TE: Data quality in Nigeria can be chaotic. How did you deal with that?
Ojo: We assumed imperfect data from day one. Step one was cleaning and geocoding, standardizing location records, validating coordinates, and reconciling inconsistencies across systems. Step two was iterative improvement. We launched a workable model and then refined it as new data came in and as field teams corrected anomalies.
Importantly, we built a feedback loop with regional and branch teams. They flagged local realities, security factors, seasonal market behaviour, or obvious mapping errors, and those insights fed into model updates. Over time, the process improved FirstMonie’s own data discipline as well.
TE: What outcomes did FirstMonie see after adopting the model?
Ojo: Internally, three shifts were clear. First, FirstMonie’s footprint expanded to cover nearly all LGAs in Nigeria with more balanced distribution. Second, the share of agents located in high-gap (previously underserved) communities rose significantly. Third, the active-agent ratio improved in multiple regions because the programme was no longer placing agents in weak locations or leaving viability to chance.
The point is not that analytics magically solved everything; it created a repeatable, evidence-based way to expand inclusion and sustain activity.
TE: NiTA recognised you in 2022. How does that tie into this work?
Ojo: For me, it was meaningful because agent banking is often discussed only in terms of physical footprint. The award recognized the hidden layer, the models and decision rules that determine where agents go, how they’re supported, and whether inclusion goals are actually achieved.

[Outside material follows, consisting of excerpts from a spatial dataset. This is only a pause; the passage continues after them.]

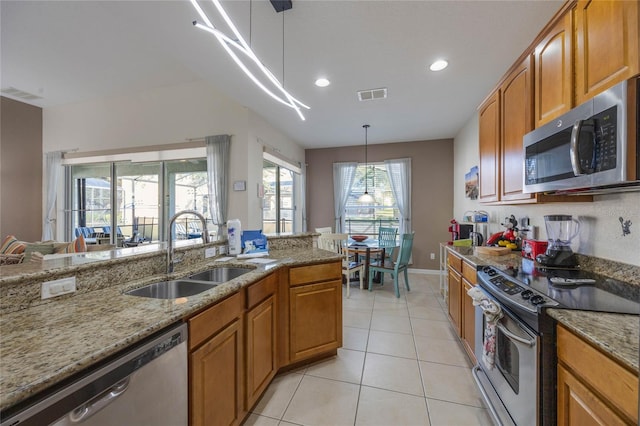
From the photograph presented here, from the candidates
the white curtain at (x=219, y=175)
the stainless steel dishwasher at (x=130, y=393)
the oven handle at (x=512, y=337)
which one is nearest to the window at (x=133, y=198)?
the white curtain at (x=219, y=175)

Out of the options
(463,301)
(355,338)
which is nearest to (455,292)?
(463,301)

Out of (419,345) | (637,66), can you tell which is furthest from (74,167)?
(637,66)

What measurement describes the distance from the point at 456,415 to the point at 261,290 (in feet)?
4.89

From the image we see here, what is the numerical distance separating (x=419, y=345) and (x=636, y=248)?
1700mm

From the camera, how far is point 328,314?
215 centimetres

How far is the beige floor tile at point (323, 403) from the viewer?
5.30 feet

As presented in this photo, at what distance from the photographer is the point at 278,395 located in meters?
1.82

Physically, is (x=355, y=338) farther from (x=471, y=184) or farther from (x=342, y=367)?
(x=471, y=184)

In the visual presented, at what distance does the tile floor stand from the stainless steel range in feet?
0.87

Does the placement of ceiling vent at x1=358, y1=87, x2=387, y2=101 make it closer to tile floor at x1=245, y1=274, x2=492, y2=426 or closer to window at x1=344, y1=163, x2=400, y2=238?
window at x1=344, y1=163, x2=400, y2=238

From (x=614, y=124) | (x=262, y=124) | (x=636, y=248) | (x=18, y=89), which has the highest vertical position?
(x=18, y=89)

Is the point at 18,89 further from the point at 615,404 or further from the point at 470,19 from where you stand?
the point at 615,404

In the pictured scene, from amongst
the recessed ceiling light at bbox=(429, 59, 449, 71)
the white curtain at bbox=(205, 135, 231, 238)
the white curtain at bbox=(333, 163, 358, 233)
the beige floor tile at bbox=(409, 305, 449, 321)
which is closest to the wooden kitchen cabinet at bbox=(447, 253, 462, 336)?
the beige floor tile at bbox=(409, 305, 449, 321)

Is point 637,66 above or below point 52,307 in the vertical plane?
above
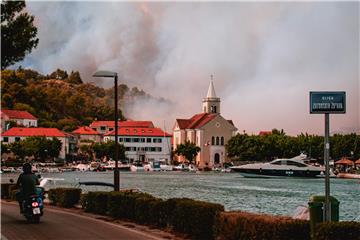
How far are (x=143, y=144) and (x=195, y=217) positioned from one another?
545 feet

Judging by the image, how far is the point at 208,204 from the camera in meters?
15.9

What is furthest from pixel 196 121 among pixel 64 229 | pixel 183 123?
pixel 64 229

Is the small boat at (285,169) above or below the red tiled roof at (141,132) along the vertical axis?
below

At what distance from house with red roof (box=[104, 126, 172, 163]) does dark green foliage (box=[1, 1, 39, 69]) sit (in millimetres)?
159552

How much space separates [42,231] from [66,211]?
6.85m

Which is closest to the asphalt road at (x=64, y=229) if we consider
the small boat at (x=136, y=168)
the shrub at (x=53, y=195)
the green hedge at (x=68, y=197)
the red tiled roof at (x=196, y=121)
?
the green hedge at (x=68, y=197)

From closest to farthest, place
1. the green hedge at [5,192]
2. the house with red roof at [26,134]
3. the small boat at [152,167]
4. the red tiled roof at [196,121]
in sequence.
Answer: the green hedge at [5,192]
the small boat at [152,167]
the house with red roof at [26,134]
the red tiled roof at [196,121]

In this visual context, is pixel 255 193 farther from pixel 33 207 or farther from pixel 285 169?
pixel 33 207

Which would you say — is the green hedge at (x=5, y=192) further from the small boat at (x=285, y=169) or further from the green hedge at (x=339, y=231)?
the small boat at (x=285, y=169)

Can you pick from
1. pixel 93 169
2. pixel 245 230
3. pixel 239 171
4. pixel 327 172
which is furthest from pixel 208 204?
pixel 93 169

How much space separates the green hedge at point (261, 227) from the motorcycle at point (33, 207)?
643 cm

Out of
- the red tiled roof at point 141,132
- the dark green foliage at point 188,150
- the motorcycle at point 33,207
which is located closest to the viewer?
the motorcycle at point 33,207

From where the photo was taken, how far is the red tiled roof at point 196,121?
185 m

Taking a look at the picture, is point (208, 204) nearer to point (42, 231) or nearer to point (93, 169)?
point (42, 231)
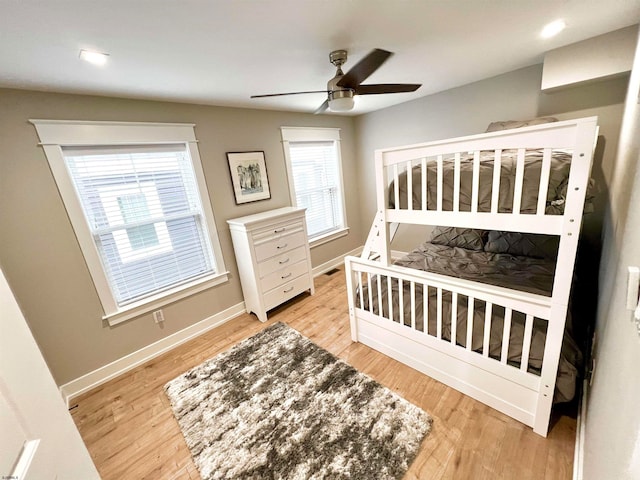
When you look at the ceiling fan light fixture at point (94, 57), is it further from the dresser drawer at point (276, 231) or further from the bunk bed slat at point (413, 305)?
the bunk bed slat at point (413, 305)

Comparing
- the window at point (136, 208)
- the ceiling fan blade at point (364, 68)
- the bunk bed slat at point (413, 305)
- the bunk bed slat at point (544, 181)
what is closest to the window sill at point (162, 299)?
the window at point (136, 208)

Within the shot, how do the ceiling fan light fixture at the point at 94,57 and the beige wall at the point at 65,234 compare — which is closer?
the ceiling fan light fixture at the point at 94,57

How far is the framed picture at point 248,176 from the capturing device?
282cm

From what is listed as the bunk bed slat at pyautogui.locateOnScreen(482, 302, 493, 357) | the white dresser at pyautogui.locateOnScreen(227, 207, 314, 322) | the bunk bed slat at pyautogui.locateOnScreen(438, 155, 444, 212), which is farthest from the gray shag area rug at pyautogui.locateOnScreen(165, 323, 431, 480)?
the bunk bed slat at pyautogui.locateOnScreen(438, 155, 444, 212)

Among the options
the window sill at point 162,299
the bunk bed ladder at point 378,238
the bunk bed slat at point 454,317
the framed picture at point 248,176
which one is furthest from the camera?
the framed picture at point 248,176

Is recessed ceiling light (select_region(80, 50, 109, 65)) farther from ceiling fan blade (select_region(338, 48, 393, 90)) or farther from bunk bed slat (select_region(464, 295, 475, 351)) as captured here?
bunk bed slat (select_region(464, 295, 475, 351))

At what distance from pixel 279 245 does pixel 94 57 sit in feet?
6.54

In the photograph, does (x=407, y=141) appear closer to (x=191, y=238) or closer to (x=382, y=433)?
(x=191, y=238)

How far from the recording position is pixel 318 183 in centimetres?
386

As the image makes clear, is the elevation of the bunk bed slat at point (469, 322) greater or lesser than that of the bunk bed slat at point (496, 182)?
lesser

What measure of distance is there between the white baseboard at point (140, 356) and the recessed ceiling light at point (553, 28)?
3.58 m

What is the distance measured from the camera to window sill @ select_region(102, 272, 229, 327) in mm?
2217

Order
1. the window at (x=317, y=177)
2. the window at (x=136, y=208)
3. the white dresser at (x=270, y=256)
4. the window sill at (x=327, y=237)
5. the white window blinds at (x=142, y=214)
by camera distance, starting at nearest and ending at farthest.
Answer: the window at (x=136, y=208), the white window blinds at (x=142, y=214), the white dresser at (x=270, y=256), the window at (x=317, y=177), the window sill at (x=327, y=237)

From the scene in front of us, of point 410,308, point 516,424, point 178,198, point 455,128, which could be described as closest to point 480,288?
point 410,308
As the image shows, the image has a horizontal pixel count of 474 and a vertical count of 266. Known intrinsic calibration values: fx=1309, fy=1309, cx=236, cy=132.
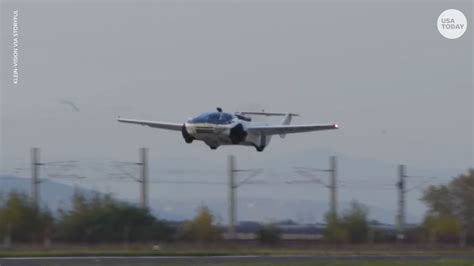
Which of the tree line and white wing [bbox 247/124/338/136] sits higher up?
white wing [bbox 247/124/338/136]

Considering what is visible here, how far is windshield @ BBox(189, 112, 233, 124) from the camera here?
48.0m

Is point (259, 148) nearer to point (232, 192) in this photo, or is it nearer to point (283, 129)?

TE: What’s the one lesson other banks or fintechs should take from this?
Ojo: Don’t treat agent expansion as a volume race. Treat it as an access-gap and viability problem. If you can measure where the gaps are, prioritize them honestly, and manage agents with the same rigour you use for any other channel, you get a network that grows for impact, not for optics.
This interview has been edited for clarity and length. Published by Techeconomy as part of our coverage on digital finance infrastructure and financial inclusion in Nigeria.